At 2:40 on Saturday, February 22, 2020, The last Challenge Coin (#100) for the 2020 African American History Month Heritage Geocache Challenge was given out. Congratulations to all the Geocachers. The geocaches will remain in place for a few months for public education. Thank you for participating.

This Geocache is part of an annual Geocache Challenge put on by the Heritage Program at Land Between the Lakes National Recreation Area as part of our outreach to the public, to get people to explore their forest and their history, and to share the unique heritage of the families from Between the Rivers.

 

This Geocache is part of the “2020 Land Between the Lakes Heritage Geocache Challenge:  African American History of Lyon County”. There are 7 geocaches placed in Lyon County in Land Between the Lakes related to the African American Heritage of the area. If you locate each geocache, and collect a numbered aluminum tree tag from each cache, you can turn them in at the Golden Pond Visitor Center for one of 100 Challenge Coins created for this event.

 

The Geocache is a 6.5” x 8” orange watertight plastic box marked “Heritage Geocache” on the top. The geocache is placed in the woods, in a hollow log, above the shoreline.

 

“Eddy Bend”: The McRacken Property Geocache

On January 1st, 1842, Hugh McRacken wrote his last will and testament at his property he named “Eddy Bend”. The property, on which you now stand, was named Eddy Bend after the Big Eddy in the bend of Cumberland River that has also lent its name to Eddy Creek and Eddyville.
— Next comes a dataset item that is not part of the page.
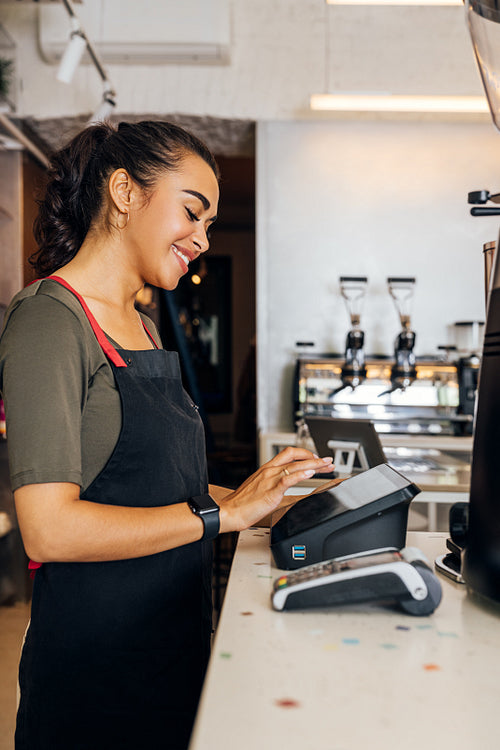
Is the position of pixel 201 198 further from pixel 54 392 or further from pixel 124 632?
pixel 124 632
Long after his death, The Hillman Land and Iron Company still referred to the property as the McCracken Farm on their Company maps.

Hugh McRacken was born in North Carolina in 1769. By 1820, at the age of 41, he is listed as a single white male in Caldwell County, Kentucky. In 1822, he was elected to the Kentucky House of Representatives, representing Caldwell and Hickman Counties. That same year, he submitted a petition for the organization of Calloway County, Kentucky, and Calloway County was formed.

Hugh McRacken never legally married, but he did live with an enslaved woman, Millie McRacken, and her children, as well as Randal and Perry McRacken, who may be his sons from a previous female slave. All the McRackens were freed after Hugh’s death and can be seen in the 1850 census. Randal McRacken was born in 1805 and Perry McRacken was born in 1809 and they lived with Hugh McRacken until Hugh died in 1842. While all of Hugh’s slaves were freed upon his death, only the two male slaves received payments from the estate; Perry and Randal McRacken.

The McRackens and the Young family appear to be neighbors, business partners, and friends. Hugh McRacken was a white farmer with a mixed-race family and John Young Jr. was also white farmers with a mixed-race family. Randal Mcracken married Malinda Young (the daughter of John Young Jr)., Catherine McRacken married Andrew Young (the son of John Young Jr.), and Richard McRacken married Hannah Young (the daughter of John Young Jr.)